Volviendo a la canoa canadiense, su hábitat natural, origen y cultura están en Norteamérica, en los EEUU y, especialmente, en Canadá. Su utilización original fue propia de muchas tribus indias, así como de colonos y hombres “de monte” blancos. Fue un recurso muy habitual por casi todos los estados, empleado por tramperos, comerciantes que desarrollaban su negocio en el seno de los territorios salvajes, etc. Constituyó una combinación habitual (de temporada) con el tiro de trineos y las raquetas de nieve. Y, dependiendo del territorio, fue un recurso tan extendido como los caballos. Tanto en la costa oeste, como en los estados de interior y, desde luego, en los Grandes Lagos y en los estados del este. Y es que gran parte de Norteamérica está caracterizada por largos recorridos fluviales y extensos laberintos de cursos de agua.

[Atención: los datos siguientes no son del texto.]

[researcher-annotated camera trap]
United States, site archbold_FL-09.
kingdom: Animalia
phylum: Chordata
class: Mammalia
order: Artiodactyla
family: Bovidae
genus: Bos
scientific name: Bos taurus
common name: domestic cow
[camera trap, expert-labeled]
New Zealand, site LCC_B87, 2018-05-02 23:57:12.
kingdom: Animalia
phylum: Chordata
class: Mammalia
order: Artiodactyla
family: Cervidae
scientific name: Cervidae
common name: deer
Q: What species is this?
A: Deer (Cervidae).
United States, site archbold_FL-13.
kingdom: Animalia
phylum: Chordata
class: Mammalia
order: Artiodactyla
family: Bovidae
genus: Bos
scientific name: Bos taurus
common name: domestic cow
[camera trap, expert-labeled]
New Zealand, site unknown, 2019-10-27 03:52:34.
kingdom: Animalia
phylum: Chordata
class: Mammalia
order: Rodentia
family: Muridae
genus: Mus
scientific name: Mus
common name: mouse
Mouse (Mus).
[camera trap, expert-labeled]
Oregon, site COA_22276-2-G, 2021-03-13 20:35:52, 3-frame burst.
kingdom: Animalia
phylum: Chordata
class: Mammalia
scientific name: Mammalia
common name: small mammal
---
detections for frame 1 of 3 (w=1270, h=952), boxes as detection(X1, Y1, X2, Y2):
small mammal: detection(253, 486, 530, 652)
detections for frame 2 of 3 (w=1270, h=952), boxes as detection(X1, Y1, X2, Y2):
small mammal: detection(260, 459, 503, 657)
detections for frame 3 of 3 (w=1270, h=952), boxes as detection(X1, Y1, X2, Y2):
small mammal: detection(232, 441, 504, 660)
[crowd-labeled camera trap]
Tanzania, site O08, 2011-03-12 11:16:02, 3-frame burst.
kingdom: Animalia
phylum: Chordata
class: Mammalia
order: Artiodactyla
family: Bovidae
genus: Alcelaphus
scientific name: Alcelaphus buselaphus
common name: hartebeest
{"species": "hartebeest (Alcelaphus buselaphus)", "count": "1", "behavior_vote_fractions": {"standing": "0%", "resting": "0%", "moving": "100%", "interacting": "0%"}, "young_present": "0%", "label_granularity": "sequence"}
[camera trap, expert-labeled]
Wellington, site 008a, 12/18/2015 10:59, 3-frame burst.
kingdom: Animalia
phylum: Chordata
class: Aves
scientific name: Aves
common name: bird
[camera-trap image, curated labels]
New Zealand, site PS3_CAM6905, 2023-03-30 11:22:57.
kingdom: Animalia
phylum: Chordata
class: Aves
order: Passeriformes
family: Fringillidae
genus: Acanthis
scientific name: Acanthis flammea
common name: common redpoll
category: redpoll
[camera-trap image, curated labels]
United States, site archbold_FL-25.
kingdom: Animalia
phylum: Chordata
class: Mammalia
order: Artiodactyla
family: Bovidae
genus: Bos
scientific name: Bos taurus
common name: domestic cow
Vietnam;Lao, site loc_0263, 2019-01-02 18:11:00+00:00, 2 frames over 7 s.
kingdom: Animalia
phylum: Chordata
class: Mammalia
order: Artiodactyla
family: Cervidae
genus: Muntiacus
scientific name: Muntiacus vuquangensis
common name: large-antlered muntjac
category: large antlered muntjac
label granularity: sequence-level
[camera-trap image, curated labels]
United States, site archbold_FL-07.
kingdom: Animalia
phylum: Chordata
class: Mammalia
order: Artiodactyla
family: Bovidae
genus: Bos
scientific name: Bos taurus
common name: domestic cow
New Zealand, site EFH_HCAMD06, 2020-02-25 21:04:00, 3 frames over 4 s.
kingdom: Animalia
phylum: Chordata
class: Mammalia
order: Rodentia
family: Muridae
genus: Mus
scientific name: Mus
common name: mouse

Una de las naciones indias a las que se les concede protagonismo pionero en la construcción de canoas es a la Kootenay. Eran tribus nómadas dedicadas a la recolección, caza o pesca, dependiendo de la temporada. Para sus traslados aprovechaban toda una red de aguas, complementándola con otra de senderos a pie, denominada los senderos de grasa (al ser ese producto uno de los más utilizados en sus intercambios comerciales). Su territorio era bastante extenso, yendo desde el sur de los Parques Nacionales de Banff y Yoho en Canadá, al este de Revelstock, hasta introducirse algo en la correspondiente área del norte de los EEUU. En realidad, se trataba de dos naciones indias: la Kutenai (Ktunaxa) y la Lakes (Sinixt). Sus canoas se construían con corteza de árbol y mostraban un peculiar diseño con su proa y popa como invertidas. Por eso se las denomina canoas de “nariz de esturión”. En el dialecto de los Sinixt, la palabra que se utiliza para el pino blanco tiene una traducción literal de “madera de canoa de corteza”. Como inicialmente no disponían de metal, aquellos indios descortezaban los árboles con herramientas de piedra afilada. Por su parte, los Ktunaxa reclaman el diseño de esturión como originalmente suyo, creado para deslizarse cortando el agua del delta del valle. El esturión fue su inspiración, siendo un pez común en el río y lago Kutenai. Los Kutenai podían utilizar cortezas de varios tipos de árobles diferentes. Muchas otras tribus empleaban sobre todo el abedul. Se las dotaba de una quilla y un costillar de maderas dobladas al vapor.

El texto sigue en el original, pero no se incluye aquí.